Thrombelestography (TEG) has been used in rodent models to evaluate the individual components of coagulation.12 Therefore, platelet function was determined by utilizing a TEG-derived platelet function assay - PlateletMapping™.13 Briefly, a 900 µl blood sample was collected in a vial containing 100 µl of 0.3% heparin or 100 µl of 4% citrate. Next, 360 µl of the blood sample was placed into the pre-warmed cup of the TEG analyzer containing 10µl of the prepared activator (Reptilase, Factor XIII, and phospholipids). Next, 10µl of either prepared arachidonic acid (AA) or adenosine diphosphate (ADP) was added as a platelet agonist, and AA (MAAA) an ADP (MAADP) tracings were generated. To determine the independent fibrin contribution to the clot, the activator solution was added to 360 µl of heparinized blood (MAFibrin). The maximum hemostatic activity (MAThrombin) was measured using a kaolin activated whole blood sample collected in citrate, rather than heparin. The citrated whole blood sample was inverted gently 5 times and set on its side, undisturbed, for 30 min. Samples were analyzed within 2 hours of blood sample collection. The percent platelet inhibition in response to either the ADP or AA agonist was calculated using the following equation: 100 − [(MAADP/AA − MAFibrin)/ (MAThrombin ™ MAFibrin) × 100].
Following pentobarbital euthanasia, a BAL was performed through the tracheotomy tube. Normal saline (5 ml) was injected into the trachea, aspirated, and collected. This procedure was repeated three times. The return of bronchoalveolar lavage fluid (BALF) was consistently greater than 12 mL. The BAL fluid was frozen, and stored at −80°C until the assay was performed. The Pierce BCA protein assay kit (Thermo Scientific) was used to measure BAL protein, reflecting lung vascular permeability. The assay was performed per the manufacturers instructions, and the absorbance at 562 nm was then measured using a spectrophotometer (Molecular Devices Corp, Sunnyvale, CA) to determine the protein concentration.

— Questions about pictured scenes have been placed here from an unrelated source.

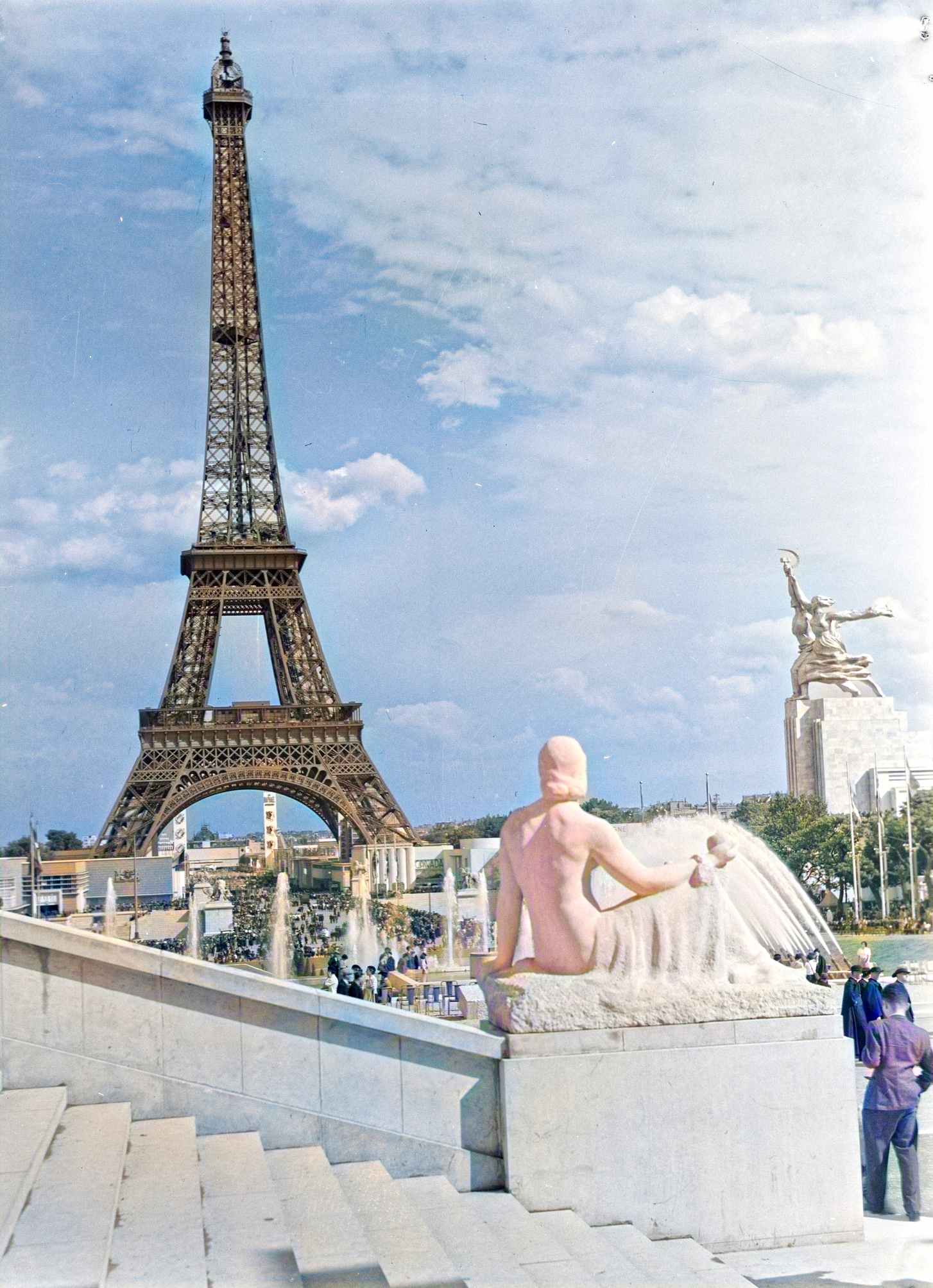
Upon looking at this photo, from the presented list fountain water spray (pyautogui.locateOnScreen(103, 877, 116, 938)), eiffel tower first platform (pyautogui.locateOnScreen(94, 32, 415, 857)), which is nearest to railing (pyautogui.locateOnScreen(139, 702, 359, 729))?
eiffel tower first platform (pyautogui.locateOnScreen(94, 32, 415, 857))

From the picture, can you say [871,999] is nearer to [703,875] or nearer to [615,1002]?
[703,875]

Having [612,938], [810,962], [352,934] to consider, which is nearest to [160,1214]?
[612,938]

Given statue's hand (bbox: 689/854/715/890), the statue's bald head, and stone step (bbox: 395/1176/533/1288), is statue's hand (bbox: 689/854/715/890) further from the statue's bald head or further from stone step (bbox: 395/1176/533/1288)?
stone step (bbox: 395/1176/533/1288)

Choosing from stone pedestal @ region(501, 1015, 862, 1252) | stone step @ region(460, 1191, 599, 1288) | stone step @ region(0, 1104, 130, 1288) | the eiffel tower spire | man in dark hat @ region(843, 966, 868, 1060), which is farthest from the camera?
the eiffel tower spire

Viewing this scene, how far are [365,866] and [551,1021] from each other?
31.4 meters

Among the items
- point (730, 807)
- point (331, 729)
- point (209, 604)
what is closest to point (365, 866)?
point (331, 729)

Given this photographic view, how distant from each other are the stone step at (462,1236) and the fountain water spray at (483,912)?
18.2m

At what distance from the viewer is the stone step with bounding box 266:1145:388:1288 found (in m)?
4.48

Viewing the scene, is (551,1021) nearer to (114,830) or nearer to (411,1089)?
(411,1089)

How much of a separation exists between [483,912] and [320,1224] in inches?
970

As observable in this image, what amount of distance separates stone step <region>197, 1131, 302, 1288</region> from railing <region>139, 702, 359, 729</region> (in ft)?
112

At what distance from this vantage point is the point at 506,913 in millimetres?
6535

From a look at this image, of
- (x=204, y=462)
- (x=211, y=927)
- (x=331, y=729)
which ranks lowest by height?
(x=211, y=927)

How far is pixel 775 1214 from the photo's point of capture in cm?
616
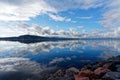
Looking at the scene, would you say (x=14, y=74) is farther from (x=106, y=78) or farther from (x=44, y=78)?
(x=106, y=78)

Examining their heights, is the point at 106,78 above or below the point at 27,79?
above

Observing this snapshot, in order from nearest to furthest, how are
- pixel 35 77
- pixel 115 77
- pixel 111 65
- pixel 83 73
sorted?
pixel 115 77
pixel 83 73
pixel 111 65
pixel 35 77

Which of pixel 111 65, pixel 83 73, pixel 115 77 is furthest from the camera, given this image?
pixel 111 65

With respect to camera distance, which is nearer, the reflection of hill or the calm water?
the calm water

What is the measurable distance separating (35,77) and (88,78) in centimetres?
831

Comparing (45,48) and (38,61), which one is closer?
(38,61)

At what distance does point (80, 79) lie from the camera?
16.0m

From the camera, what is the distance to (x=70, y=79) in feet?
60.2

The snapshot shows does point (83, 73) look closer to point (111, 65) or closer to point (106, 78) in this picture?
point (106, 78)

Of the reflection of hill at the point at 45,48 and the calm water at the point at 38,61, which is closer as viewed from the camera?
the calm water at the point at 38,61

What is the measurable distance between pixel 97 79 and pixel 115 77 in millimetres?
1312

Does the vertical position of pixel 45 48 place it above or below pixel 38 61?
below

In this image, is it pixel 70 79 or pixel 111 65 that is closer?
pixel 70 79

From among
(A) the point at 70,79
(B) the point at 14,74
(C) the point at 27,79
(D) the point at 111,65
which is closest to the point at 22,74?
(B) the point at 14,74
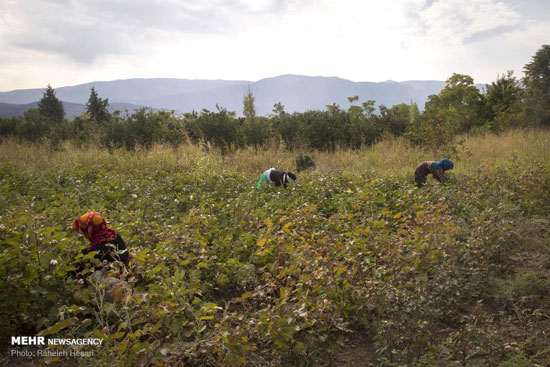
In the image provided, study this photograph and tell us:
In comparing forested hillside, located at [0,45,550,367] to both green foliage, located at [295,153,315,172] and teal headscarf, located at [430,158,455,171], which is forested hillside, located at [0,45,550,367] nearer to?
teal headscarf, located at [430,158,455,171]

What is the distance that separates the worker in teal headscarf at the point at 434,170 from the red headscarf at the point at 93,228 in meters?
5.68

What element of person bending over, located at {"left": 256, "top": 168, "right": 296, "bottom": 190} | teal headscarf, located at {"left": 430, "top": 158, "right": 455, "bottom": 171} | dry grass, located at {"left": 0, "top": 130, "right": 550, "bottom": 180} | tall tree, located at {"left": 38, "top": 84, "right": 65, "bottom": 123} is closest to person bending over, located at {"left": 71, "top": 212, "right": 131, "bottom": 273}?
person bending over, located at {"left": 256, "top": 168, "right": 296, "bottom": 190}

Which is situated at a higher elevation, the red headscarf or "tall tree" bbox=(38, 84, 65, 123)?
"tall tree" bbox=(38, 84, 65, 123)

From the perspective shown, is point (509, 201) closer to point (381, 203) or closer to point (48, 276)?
point (381, 203)

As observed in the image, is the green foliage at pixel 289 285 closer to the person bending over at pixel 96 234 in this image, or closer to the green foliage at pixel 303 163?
the person bending over at pixel 96 234

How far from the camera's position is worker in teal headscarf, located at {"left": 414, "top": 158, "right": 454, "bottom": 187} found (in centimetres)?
700

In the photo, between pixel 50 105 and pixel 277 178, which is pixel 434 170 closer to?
pixel 277 178

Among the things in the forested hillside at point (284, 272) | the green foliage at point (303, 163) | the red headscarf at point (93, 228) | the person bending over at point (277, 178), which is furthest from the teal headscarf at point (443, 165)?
the red headscarf at point (93, 228)

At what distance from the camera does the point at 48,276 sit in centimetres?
258

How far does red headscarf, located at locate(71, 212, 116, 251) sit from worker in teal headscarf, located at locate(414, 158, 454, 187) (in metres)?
5.68

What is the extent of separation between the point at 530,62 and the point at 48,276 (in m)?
30.2

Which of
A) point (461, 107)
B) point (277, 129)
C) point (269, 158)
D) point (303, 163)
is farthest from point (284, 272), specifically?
point (461, 107)

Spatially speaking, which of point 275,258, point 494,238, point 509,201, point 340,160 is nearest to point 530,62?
point 340,160

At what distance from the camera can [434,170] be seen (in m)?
7.06
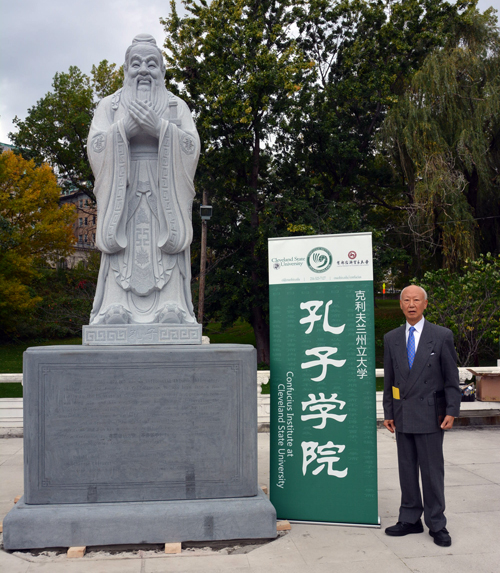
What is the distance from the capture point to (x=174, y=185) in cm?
448

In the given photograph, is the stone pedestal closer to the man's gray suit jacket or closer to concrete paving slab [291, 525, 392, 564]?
concrete paving slab [291, 525, 392, 564]

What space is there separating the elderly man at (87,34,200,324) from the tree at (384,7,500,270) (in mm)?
9838

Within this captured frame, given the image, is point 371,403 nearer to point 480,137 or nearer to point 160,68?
point 160,68

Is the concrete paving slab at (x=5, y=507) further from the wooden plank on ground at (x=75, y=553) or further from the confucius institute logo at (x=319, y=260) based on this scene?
the confucius institute logo at (x=319, y=260)

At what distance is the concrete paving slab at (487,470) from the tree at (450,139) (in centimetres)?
824

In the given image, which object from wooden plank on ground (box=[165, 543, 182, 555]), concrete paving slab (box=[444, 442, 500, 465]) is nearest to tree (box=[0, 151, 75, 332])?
concrete paving slab (box=[444, 442, 500, 465])

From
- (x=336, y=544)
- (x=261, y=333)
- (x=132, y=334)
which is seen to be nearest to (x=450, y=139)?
(x=261, y=333)

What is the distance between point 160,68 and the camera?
4.63 m

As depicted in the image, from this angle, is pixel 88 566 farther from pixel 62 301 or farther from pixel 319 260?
pixel 62 301

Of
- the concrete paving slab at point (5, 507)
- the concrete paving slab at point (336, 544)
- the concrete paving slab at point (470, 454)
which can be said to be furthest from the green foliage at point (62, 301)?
the concrete paving slab at point (336, 544)

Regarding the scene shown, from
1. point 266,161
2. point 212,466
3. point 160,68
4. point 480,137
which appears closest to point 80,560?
point 212,466

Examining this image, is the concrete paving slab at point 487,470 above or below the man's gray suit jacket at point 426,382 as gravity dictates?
below

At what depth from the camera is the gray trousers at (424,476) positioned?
11.9ft

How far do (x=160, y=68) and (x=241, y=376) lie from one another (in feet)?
8.87
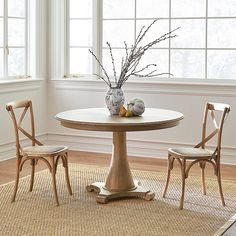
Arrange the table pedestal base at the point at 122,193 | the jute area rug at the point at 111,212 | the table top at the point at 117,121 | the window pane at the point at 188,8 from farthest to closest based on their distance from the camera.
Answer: the window pane at the point at 188,8, the table pedestal base at the point at 122,193, the table top at the point at 117,121, the jute area rug at the point at 111,212

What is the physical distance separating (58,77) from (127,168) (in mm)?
2475

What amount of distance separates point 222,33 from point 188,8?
475 millimetres

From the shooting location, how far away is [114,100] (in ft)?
16.7

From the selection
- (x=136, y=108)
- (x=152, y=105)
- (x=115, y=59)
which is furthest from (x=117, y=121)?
(x=115, y=59)

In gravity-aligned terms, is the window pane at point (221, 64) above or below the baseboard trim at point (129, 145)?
above

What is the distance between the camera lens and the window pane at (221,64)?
6617 millimetres

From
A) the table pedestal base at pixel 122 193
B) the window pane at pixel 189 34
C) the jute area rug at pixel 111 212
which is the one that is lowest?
the jute area rug at pixel 111 212

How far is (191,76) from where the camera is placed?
22.4 feet

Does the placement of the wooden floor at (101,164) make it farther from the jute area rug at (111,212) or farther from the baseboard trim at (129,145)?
the jute area rug at (111,212)

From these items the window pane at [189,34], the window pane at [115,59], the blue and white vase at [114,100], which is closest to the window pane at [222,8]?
the window pane at [189,34]

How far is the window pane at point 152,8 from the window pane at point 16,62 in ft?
4.69

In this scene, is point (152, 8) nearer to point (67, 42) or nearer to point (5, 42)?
point (67, 42)

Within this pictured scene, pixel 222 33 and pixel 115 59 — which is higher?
pixel 222 33

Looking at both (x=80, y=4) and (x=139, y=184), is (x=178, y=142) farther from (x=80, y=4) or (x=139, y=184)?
(x=80, y=4)
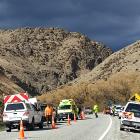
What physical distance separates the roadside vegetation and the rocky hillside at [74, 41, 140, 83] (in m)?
2.91

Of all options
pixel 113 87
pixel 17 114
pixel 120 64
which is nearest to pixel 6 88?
pixel 113 87

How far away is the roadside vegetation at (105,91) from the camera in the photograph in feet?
427

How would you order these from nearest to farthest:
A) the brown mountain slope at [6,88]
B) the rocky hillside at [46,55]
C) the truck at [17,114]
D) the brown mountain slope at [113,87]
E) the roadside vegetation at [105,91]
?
the truck at [17,114]
the brown mountain slope at [6,88]
the roadside vegetation at [105,91]
the brown mountain slope at [113,87]
the rocky hillside at [46,55]

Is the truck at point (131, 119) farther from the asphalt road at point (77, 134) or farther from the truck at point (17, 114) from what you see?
the truck at point (17, 114)

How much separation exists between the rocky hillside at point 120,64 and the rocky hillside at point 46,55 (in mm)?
17279

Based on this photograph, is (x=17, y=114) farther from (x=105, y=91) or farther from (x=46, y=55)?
(x=46, y=55)

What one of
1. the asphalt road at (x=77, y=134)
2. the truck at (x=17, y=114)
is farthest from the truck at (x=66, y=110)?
the asphalt road at (x=77, y=134)

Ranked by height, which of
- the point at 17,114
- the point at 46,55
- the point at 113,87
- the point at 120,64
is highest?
the point at 46,55

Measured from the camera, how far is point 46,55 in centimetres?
18400

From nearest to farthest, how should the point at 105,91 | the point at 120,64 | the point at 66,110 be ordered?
1. the point at 66,110
2. the point at 105,91
3. the point at 120,64

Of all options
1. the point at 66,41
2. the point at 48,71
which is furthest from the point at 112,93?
the point at 66,41

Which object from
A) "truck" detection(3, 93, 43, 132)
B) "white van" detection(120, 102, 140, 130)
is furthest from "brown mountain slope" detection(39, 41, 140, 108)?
"white van" detection(120, 102, 140, 130)

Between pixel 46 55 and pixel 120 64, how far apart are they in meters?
50.0

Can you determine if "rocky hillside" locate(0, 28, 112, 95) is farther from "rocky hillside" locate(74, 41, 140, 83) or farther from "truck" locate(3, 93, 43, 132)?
"truck" locate(3, 93, 43, 132)
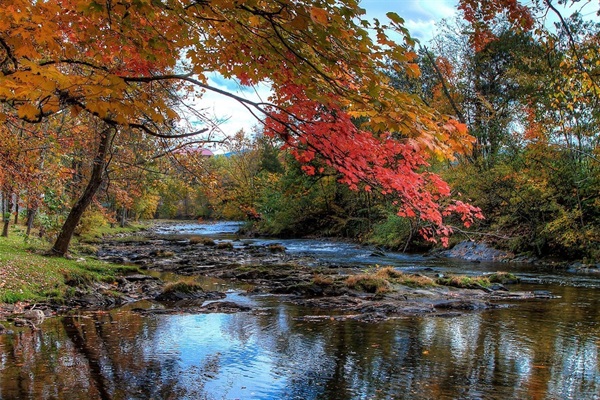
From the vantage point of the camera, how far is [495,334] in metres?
8.20

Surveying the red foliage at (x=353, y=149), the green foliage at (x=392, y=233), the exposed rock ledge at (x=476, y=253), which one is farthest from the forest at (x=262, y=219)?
the green foliage at (x=392, y=233)

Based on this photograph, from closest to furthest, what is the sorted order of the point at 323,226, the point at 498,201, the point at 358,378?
the point at 358,378, the point at 498,201, the point at 323,226

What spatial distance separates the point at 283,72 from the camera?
15.1 ft

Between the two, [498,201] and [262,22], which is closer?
[262,22]

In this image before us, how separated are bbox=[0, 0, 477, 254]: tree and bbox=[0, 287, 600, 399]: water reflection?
2310 millimetres

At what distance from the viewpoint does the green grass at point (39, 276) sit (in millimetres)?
9953

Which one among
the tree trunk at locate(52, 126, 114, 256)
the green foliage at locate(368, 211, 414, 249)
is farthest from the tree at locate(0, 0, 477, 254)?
the green foliage at locate(368, 211, 414, 249)

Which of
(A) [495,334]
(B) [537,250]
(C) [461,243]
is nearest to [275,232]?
(C) [461,243]

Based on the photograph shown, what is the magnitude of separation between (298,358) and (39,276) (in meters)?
7.38

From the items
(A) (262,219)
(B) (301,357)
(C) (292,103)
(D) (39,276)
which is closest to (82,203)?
(D) (39,276)

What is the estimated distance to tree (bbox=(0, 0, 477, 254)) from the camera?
11.1 feet

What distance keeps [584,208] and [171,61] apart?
2038 cm

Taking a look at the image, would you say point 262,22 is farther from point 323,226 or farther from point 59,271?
point 323,226

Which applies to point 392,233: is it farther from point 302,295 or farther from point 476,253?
point 302,295
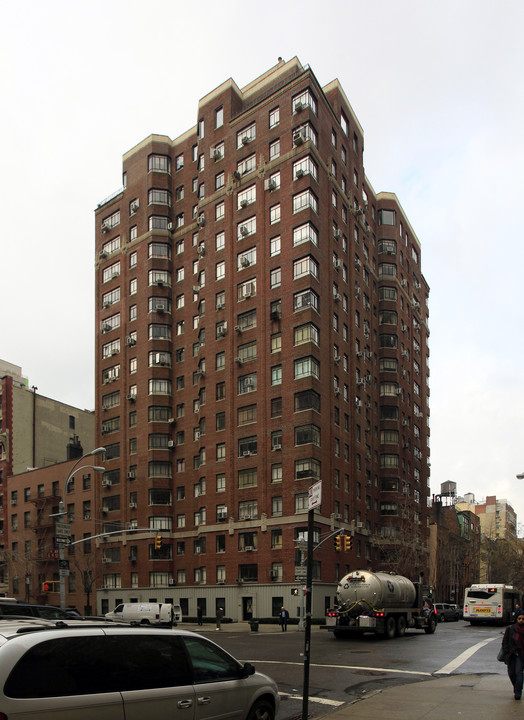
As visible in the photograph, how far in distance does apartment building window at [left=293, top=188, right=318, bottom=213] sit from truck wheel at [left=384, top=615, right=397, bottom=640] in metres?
34.4

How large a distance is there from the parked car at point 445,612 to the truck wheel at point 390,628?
26.5 metres

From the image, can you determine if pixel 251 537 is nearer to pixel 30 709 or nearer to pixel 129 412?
pixel 129 412

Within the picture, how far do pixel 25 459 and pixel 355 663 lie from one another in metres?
68.5

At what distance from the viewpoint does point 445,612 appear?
2312 inches

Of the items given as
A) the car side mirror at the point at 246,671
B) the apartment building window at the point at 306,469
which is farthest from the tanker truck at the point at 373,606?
the car side mirror at the point at 246,671

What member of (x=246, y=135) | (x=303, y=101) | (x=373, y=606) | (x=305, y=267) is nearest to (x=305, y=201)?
(x=305, y=267)

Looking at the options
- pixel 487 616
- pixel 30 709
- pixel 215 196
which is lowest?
pixel 487 616

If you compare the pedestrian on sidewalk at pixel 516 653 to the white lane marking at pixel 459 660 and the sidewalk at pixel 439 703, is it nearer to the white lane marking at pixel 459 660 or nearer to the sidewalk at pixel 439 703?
the sidewalk at pixel 439 703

At the end of the experiment, the left lung was inflated with 4% paraformaldehyde in PBS and fixed overnight. The lung was then inflated with 1.5 ml Optimal Cutting Temperature (OCT) medium in 4% sucrose, sectioned, and embedded in OCT prior to freezing. Frozen sections (5 µm) were cut, and placed on glass slides. The sections were then washed in phosphate-buffered saline (PBS) pH 7.4, and permeabilized with a 70% acetone/30% methanol solution. The slides were then treated with a 1:400 dilution of Re-Blot™ (Millipore, Billerica, MA) in distilled H2O, followed by three washes in PBS. A 10% normal donkey serum in PBS blocking solution was applied to the sections for 1 hour. The primary antibodies, as well as isotype controls, were applied and incubated overnight at 4°C. The sections were again washed in PBS, and anti-species fluorescent antibodies were applied for 1 hour in a dark room. Three final washings with PBS occurred, and Prolong Plus solution containing DAPI was added prior to the placing of a cover slip.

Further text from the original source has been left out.